Molecular Mass : The recombinant cynomolgus IFNA8 comprises 177 amino acids and has a calculated molecular mass of 21 KDa. The apparent molecular mass of it is approximately 33 KDa respectively in SDS-PAGE.
Storage : Store at 4°C for up to twelve months from date of receipt. After re-dissolution, aliquot and store at -80°C for up to twelve months. Avoid repeated freeze-thaw cycles.
Reconstitution : It is recommended that sterile water be added to the vial to prepare a stock solution of 0.2 ug/ul. Centrifuge the vial at 4°C before opening to recover the entire contents.

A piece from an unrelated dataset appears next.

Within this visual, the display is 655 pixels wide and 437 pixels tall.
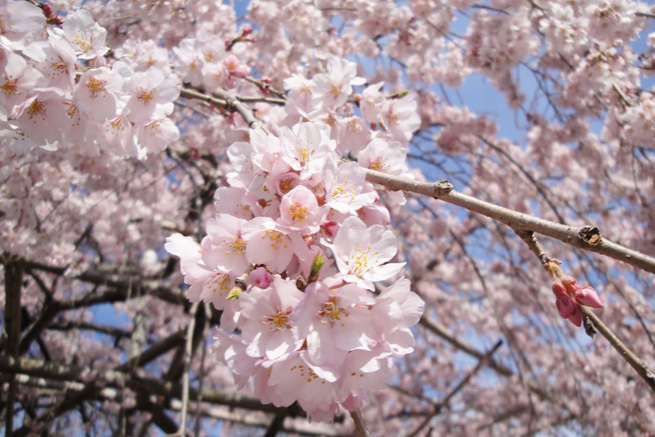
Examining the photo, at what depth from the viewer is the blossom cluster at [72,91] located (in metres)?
1.31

Case 1: Mohammed Y, et al. Biochemistry (Mosc). 2012

Recombinant human interferon-α8 (rhIFN-α8) was produced by synthesizing an optimized gene through a two-step PCR process in Escherichia coli, addressing the high rare codon content of the human IFN-α8 gene by aligning it with E. coli's codon usage and balancing the TA-GC ratio. The successful amplification of a 504 bp DNA band corresponding to the IFN-α8 coding sequence was achieved using long overlapping primers and two Taq polymerases, with the pfu clone being essential for specific amplification. The gene was then cloned into the pBAD-TOPO vector and oriented using NcoI restriction digestion. Expression was optimized under the control of the L-arabinose-inducible P(BAD) promoter, with soluble IFN-α8 yields maximized by adjusting L-arabinose concentration, temperature, and induction time in shake flask cultures. Purification on DEAE-Sepharose yielded 100 mg/liter of IFN-α8, which was characterized by electrophoresis and immunoassays. The antiviral and anticancer activities of IFN-α8 were assessed and compared to IFN-α2a.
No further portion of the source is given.